Michael Moore critic is straining at gnats while swallowing camels

Michael Moore has taken heat for what is alleged to be pliable liberties with the facts in his Bowling for Columbine documentary. Along side of Forbes Magazine, Spinsanity, the self proclaimed "watchdog of manipulative political rhetoric" has called out Moore for distortions and inaccuracies. But, as Sheldon Rampton writes in this PR Watch forum post, Moore's detractors appear to be just as sloppy with the facts, and seem to share a vendetta against the popular muckraker.
Moore is sometimes sloppy with his facts, but one of the guys at Spinsanity (Ben Fritz) seems to have a vendetta against him and has been sloppy with his own facts. For example, Fritz wrote an entire column attacking "Bowling in Columbine," based solely on an attack on the film published in Forbes magazine. It criticizes the opening scene in "Bowling for Columbine," which shows Moore opening a bank account at a bank that offers customers a free rifle as a reward for making a deposit. (I think the amount of the deposit has to be $1,000 or something in that range.) According to Forbes (and Fritz, cribbing Forbes), this scene was "staged" because other customers have to wait a week or two between making their deposit and receiving their guns. The fact is, though, that the people who gave Moore his gun were real bank employees, who knew they were being filmed and who handed him the rifle on the same day he opened the account. Moreover, no one disputes that the bank offers guns as an incentive reward to its depositors. It's pretty nitpicky to call Moore a "liar" and accuse him of "staging" things simply because of the timing of when they gave him the gun.

In a similar vein, Forbes/Fritz accuse Moore of falsifying things by claiming that the two killers at Columbine went bowling in the morning before they went on their killing spree. Here, they're the ones who are misrepresenting things. The killers were enrolled in a bowling class, and some people think they saw them bowling that morning. Moore mentions this in the course of debunking some of the scapegoating that went on immediately following the massacre, when right-wing pundits argued that rock musicians like Marilyn Manson were somehow responsible for inciting their killing spree. Moore's point is that these pundits arbitrarily singled out their music habits for blame and that lots of people listen to Marilyn Manson without going on killing sprees. Since the two killers seemed to like bowling as much as they liked Manson's music, Moore argues that it makes as much sense to blame the bowling as it does to blame Manson. But Moore doesn't claim that bowling is what caused the massacre, and he doesn't even claim that the killers went bowling that morning. He merely says that some people thought they saw the two boys bowling that morning - which is true.

Fritz's criticism regarding the Willie Horton ad is equally nitpicky. The Willie Horton ad was one of the most disgraceful moments in the first Bush's presidential campaign against Michael Dukakis. No one seriously disputes that it was used deliberately for the purpose of scaremongering and race-baiting. Lee Atwater, who ran Bush's presidential campaign, later died of a brain tumor and was so ashamed of the Willie Horton ad that he apologized for it on his death bed.

While not a fan of Moore's ineptly contrived literay forays, his films (and ill fated TV programs) have always captured my attention. His confrontational manner of challenging corporate and government executives provides for entertaining cinema, and thrusts a magnifying glass over subjects that influential powers would rather not address. Kind of like how people don't wish to see the ranks of the afflicted, preferring to comfortably evade the presence of misfortune and injustice, clinging instead to a manufactured reality where all the pegs are lined up perfectly.

Collected data:
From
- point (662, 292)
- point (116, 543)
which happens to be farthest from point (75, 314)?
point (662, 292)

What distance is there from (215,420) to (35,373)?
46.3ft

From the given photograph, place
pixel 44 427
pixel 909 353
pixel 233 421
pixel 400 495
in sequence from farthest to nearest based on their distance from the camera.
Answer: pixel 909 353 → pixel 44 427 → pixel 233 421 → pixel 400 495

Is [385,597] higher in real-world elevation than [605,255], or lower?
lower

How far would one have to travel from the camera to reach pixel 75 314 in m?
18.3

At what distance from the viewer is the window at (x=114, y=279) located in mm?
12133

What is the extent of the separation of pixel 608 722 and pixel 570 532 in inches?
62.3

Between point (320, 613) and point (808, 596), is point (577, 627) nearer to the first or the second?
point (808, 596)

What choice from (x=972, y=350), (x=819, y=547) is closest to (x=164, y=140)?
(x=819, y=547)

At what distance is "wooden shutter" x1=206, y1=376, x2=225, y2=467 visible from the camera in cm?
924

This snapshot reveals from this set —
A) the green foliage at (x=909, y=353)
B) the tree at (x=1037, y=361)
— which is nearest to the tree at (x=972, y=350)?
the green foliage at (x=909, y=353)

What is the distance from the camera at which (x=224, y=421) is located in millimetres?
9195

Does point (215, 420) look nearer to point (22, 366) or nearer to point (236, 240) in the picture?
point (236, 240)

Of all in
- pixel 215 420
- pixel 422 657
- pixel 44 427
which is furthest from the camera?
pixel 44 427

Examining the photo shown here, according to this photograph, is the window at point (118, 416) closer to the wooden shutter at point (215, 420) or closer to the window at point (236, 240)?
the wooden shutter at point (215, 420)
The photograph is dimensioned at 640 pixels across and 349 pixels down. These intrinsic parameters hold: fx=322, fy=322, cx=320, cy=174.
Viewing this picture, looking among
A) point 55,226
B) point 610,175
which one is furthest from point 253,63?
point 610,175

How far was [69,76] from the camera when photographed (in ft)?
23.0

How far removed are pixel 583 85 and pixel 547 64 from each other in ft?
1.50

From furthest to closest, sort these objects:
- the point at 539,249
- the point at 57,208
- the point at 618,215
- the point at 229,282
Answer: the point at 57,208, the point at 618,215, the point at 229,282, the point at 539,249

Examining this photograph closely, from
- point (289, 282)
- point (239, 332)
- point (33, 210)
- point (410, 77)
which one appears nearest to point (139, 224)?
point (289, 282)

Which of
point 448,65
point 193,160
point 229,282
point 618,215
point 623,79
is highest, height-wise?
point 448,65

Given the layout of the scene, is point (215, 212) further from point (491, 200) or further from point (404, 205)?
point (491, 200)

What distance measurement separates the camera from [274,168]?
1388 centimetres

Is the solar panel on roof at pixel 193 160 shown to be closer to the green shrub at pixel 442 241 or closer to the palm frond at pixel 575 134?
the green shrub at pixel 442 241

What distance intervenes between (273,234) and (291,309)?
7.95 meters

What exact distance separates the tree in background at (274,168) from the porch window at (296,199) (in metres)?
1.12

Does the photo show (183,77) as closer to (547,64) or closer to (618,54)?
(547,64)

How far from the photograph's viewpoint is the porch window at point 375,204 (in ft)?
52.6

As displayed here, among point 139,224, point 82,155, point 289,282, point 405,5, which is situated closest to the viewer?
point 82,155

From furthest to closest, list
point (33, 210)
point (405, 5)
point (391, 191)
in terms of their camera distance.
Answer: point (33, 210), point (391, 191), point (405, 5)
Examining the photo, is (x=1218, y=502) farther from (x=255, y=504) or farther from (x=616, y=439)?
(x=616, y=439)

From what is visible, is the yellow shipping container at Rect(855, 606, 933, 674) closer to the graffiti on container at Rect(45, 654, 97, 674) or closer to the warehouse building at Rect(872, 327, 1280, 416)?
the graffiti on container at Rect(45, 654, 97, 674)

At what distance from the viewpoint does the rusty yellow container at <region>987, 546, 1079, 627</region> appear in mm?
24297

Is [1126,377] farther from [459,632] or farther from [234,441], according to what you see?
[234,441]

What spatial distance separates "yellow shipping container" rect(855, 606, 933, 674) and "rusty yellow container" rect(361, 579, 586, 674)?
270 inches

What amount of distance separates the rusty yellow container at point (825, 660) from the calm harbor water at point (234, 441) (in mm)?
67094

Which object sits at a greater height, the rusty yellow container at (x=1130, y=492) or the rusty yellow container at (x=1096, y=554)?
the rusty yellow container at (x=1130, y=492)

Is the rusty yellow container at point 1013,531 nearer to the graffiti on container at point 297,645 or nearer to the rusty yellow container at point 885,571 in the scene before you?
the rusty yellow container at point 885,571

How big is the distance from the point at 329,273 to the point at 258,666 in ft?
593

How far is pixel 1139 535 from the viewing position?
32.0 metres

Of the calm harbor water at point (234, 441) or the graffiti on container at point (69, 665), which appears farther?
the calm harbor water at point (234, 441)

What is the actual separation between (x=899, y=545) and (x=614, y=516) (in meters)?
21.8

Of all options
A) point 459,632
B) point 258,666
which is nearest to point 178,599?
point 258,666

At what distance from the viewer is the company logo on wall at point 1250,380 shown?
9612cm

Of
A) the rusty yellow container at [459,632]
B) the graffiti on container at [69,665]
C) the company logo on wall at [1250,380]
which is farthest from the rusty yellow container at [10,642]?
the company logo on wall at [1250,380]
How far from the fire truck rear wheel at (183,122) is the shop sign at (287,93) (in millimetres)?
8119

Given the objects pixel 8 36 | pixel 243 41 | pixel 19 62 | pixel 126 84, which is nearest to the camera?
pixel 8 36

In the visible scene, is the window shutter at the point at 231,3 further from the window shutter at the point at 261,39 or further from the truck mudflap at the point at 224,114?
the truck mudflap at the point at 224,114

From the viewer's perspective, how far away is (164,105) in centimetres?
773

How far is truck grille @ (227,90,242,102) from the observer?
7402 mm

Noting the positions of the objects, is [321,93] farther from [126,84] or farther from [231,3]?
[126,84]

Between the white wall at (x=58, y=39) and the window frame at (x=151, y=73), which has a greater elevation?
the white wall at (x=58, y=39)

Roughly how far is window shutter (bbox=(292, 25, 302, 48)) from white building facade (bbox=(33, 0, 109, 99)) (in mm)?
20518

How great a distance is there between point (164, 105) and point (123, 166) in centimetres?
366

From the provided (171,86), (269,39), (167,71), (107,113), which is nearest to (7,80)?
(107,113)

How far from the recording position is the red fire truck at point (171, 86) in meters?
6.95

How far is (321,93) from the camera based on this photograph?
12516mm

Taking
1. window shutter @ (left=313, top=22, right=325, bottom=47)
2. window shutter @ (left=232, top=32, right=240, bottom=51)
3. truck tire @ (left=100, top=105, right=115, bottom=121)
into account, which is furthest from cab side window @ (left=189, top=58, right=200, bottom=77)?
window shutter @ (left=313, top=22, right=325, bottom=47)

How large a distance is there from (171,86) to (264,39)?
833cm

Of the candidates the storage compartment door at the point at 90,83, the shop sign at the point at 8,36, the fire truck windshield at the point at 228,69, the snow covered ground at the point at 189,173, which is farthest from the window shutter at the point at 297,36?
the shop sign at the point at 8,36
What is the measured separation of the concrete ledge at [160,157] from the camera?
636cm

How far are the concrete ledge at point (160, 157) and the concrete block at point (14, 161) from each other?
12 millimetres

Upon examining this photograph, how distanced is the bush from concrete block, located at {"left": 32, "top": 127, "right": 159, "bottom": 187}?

What is expected:
Reproduce the text about Michael Moore's critics word for word, starting at "Michael Moore critic" and stopping after "the popular muckraker.".

Task response:
Michael Moore critic is straining at gnats while swallowing camels

Michael Moore has taken heat for what is alleged to be pliable liberties with the facts in his Bowling for Columbine documentary. Along side of Forbes Magazine, Spinsanity, the self proclaimed "watchdog of manipulative political rhetoric" has called out Moore for distortions and inaccuracies. But, as Sheldon Rampton writes in this PR Watch forum post, Moore's detractors appear to be just as sloppy with the facts, and seem to share a vendetta against the popular muckraker.